> Metin Alıntısı:
Kimine göre lanetli, kimine göre de yıllardır dillendirilen komplo teorilerinin gerçeğe döndüğü ve “dedim dedim dinlemediniz, bak ne oldu şimdi” diye övündüğü bir yıldı… Ne yanından bakarsanız bakın, bitmek bilmeyen bir yıl oldu 2020.

Kaybettiğimiz insanlarımız, değerlerimiz, işimiz aşımız, mevzilerimiz; geriye 2020’nin hesabını yapmak kaldı.

Şöyle bir baktığımda aklımda kalanlar…

2020’yi 24 Ocak’ta Elazığ’da yaşanan 6.8 büyüklüğündeki depremle açtık. 41 yurttaşımızı enkaz altında bıraktık, binin üstünde yurttaşımız da yaralandı. Bir kez daha güçlü bir AKUT’u aradı gözlerimiz. Sadece arama kurtarmadaki göz göre göre yapılan hatalar değil. Ortada kalan depremzedeler, yardım malzemelerinin parayla satıldığı haberleri, iktidarın verdiği sözleri tutmadığını anlatan haykırışlar; halen akıllarda. Ve dahası, birinci yılı dolmak üzere ama Elazığ yaralarını sarmış değil… Keza İzmir’de de depremzedeler aynı durumda.

Elazığ’ı Van’daki çığ faciası takip etti. İki çığ yaşanmıştı, hatırlarsanız. İlk çığın altında kalanları kurtarmaya giden arama kurtarma ekipleri de çığ altında kaldı. Burada da 42 yurttaşımızı kaybettik. Aklımda kalan, sese en hassas olan bölge olan çığ bölgesinde iş makinesi çalıştırılması ve gürültü yapılması. İnsan hayatı bu kadar ucuzdu ve dolayısıyla 42 can birer rakam oluverdi.

> Veri Seti Kesitleri:
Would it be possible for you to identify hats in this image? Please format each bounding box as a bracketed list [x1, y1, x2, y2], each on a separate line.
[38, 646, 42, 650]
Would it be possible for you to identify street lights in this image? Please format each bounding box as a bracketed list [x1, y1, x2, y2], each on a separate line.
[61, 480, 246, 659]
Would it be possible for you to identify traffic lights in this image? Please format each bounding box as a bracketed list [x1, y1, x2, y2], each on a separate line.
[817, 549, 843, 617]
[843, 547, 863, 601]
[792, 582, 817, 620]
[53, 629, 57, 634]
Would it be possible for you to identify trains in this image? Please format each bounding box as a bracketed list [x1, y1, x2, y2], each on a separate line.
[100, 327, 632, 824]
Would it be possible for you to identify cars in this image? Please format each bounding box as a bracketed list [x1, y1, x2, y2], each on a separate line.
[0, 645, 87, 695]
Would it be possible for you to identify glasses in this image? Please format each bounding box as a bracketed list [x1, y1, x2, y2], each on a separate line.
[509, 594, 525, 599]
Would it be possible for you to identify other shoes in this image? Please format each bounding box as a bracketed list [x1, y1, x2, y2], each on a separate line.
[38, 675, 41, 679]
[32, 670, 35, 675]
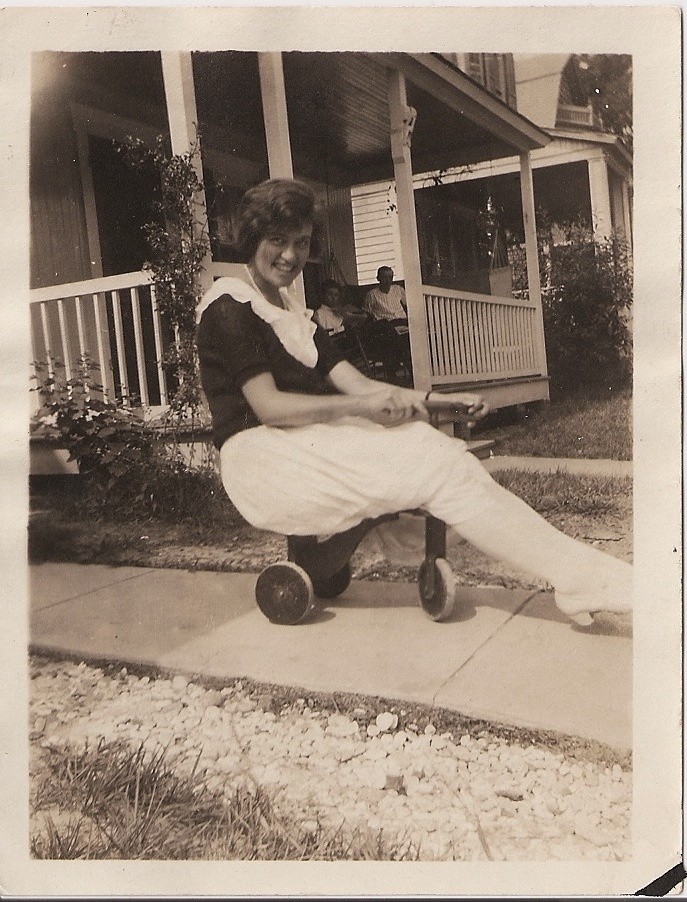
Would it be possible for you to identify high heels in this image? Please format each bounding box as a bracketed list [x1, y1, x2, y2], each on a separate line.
[554, 565, 633, 626]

> Alıştırma: Metin alıntısına göre Van'daki çığ faciasında kaç yurttaş kaybedildi?

> Göreve Yanıt: Van'daki çığ faciasında 42 yurttaş kaybedildi.